On this promising basis, BRANE Cut is currently being tested for the predictive analysis of new “omic” data sets concerning strains of Trichoderma reesei presenting different genetic heritages and cellulase production potentials. The aim of this research is to more accurately define interacting gene groups (“in unison”), both strongly and weakly expressed, in the production of biocatalysts.
 Le Crom, S. et al., Tracking the roots of cellulase hyperproduction by the fungus Trichoderma reesei using massively parallel DNA sequencing, Proceedings of the National Academy of Sciences of the United States of America, 2009 [DOI : 10.1073/pnas.0905848106]
 Marie-Nelly, H. et al., High-quality genome (re) assembly using chromosomal contact data, Nature Communications, 2014 [DOI : 10.1038/ncomms6695]
 Poggi-Parodi, D. et al., Kinetic transcriptome analysis reveals an essentially intact induction system in a cellulase hyper-producer Trichoderma reesei strain, Biotechnology for biofuels, 2014 [DOI :10.1186/s13068-014-0173-z]

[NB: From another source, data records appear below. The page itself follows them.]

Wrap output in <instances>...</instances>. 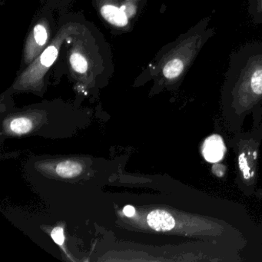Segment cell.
Returning <instances> with one entry per match:
<instances>
[{
    "instance_id": "6da1fadb",
    "label": "cell",
    "mask_w": 262,
    "mask_h": 262,
    "mask_svg": "<svg viewBox=\"0 0 262 262\" xmlns=\"http://www.w3.org/2000/svg\"><path fill=\"white\" fill-rule=\"evenodd\" d=\"M225 146L223 139L217 135H212L205 139L202 145V155L207 162L216 163L223 159Z\"/></svg>"
},
{
    "instance_id": "7a4b0ae2",
    "label": "cell",
    "mask_w": 262,
    "mask_h": 262,
    "mask_svg": "<svg viewBox=\"0 0 262 262\" xmlns=\"http://www.w3.org/2000/svg\"><path fill=\"white\" fill-rule=\"evenodd\" d=\"M147 222L152 229L159 231H170L176 225V221L171 214L164 210H155L148 214Z\"/></svg>"
},
{
    "instance_id": "3957f363",
    "label": "cell",
    "mask_w": 262,
    "mask_h": 262,
    "mask_svg": "<svg viewBox=\"0 0 262 262\" xmlns=\"http://www.w3.org/2000/svg\"><path fill=\"white\" fill-rule=\"evenodd\" d=\"M102 17L112 25L124 27L128 24V16L123 9L113 5H105L101 8Z\"/></svg>"
},
{
    "instance_id": "277c9868",
    "label": "cell",
    "mask_w": 262,
    "mask_h": 262,
    "mask_svg": "<svg viewBox=\"0 0 262 262\" xmlns=\"http://www.w3.org/2000/svg\"><path fill=\"white\" fill-rule=\"evenodd\" d=\"M56 173L62 178H73L79 176L82 171L80 164L73 161L61 162L56 166Z\"/></svg>"
},
{
    "instance_id": "5b68a950",
    "label": "cell",
    "mask_w": 262,
    "mask_h": 262,
    "mask_svg": "<svg viewBox=\"0 0 262 262\" xmlns=\"http://www.w3.org/2000/svg\"><path fill=\"white\" fill-rule=\"evenodd\" d=\"M58 53L59 50L56 46L53 45L47 47L39 57L38 67H42L44 70L50 68L57 59Z\"/></svg>"
},
{
    "instance_id": "8992f818",
    "label": "cell",
    "mask_w": 262,
    "mask_h": 262,
    "mask_svg": "<svg viewBox=\"0 0 262 262\" xmlns=\"http://www.w3.org/2000/svg\"><path fill=\"white\" fill-rule=\"evenodd\" d=\"M70 65L72 69L77 73L83 74L88 70V62L83 55L77 52H73L70 57Z\"/></svg>"
},
{
    "instance_id": "52a82bcc",
    "label": "cell",
    "mask_w": 262,
    "mask_h": 262,
    "mask_svg": "<svg viewBox=\"0 0 262 262\" xmlns=\"http://www.w3.org/2000/svg\"><path fill=\"white\" fill-rule=\"evenodd\" d=\"M33 123L27 118L13 119L10 123V129L16 134H25L32 129Z\"/></svg>"
},
{
    "instance_id": "ba28073f",
    "label": "cell",
    "mask_w": 262,
    "mask_h": 262,
    "mask_svg": "<svg viewBox=\"0 0 262 262\" xmlns=\"http://www.w3.org/2000/svg\"><path fill=\"white\" fill-rule=\"evenodd\" d=\"M33 42L38 48L44 47L48 40V31L45 26L38 24L33 30Z\"/></svg>"
},
{
    "instance_id": "9c48e42d",
    "label": "cell",
    "mask_w": 262,
    "mask_h": 262,
    "mask_svg": "<svg viewBox=\"0 0 262 262\" xmlns=\"http://www.w3.org/2000/svg\"><path fill=\"white\" fill-rule=\"evenodd\" d=\"M250 12L256 20L262 22V0H251Z\"/></svg>"
},
{
    "instance_id": "30bf717a",
    "label": "cell",
    "mask_w": 262,
    "mask_h": 262,
    "mask_svg": "<svg viewBox=\"0 0 262 262\" xmlns=\"http://www.w3.org/2000/svg\"><path fill=\"white\" fill-rule=\"evenodd\" d=\"M53 241L58 245H62L63 244L65 237H64L63 229L60 227H56L51 233Z\"/></svg>"
},
{
    "instance_id": "8fae6325",
    "label": "cell",
    "mask_w": 262,
    "mask_h": 262,
    "mask_svg": "<svg viewBox=\"0 0 262 262\" xmlns=\"http://www.w3.org/2000/svg\"><path fill=\"white\" fill-rule=\"evenodd\" d=\"M239 165H240L241 169L243 171L244 176L245 177H248V165H247V162L245 161V157L244 156H241L239 158Z\"/></svg>"
},
{
    "instance_id": "7c38bea8",
    "label": "cell",
    "mask_w": 262,
    "mask_h": 262,
    "mask_svg": "<svg viewBox=\"0 0 262 262\" xmlns=\"http://www.w3.org/2000/svg\"><path fill=\"white\" fill-rule=\"evenodd\" d=\"M123 213L127 217H133V216H134L135 214H136V209H135L134 207L132 206V205H126V206L124 208Z\"/></svg>"
}]
</instances>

 Pirayre, A. et al., BRANE Cut: biologically-related a priori network enhancement with graph cuts for gene regulatory network inference, BMC Bioinformatics, 2015 [DOI : 10.1186/s12859-015-0754-2]
 Marbach, D. et al., Wisdom of crowds for robust gene network inference, Nature Methods, 2012 [DOI : 10.1038/nmeth.2016]
* “Omic” sciences enable massive quantities of data to be generated on multiple biological levels. From gene sequencing to the expression of proteins and metabolic structures, these data can cover all the mechanisms involved in the variations that occur within cell networks and that influence the overall functioning of organic systems.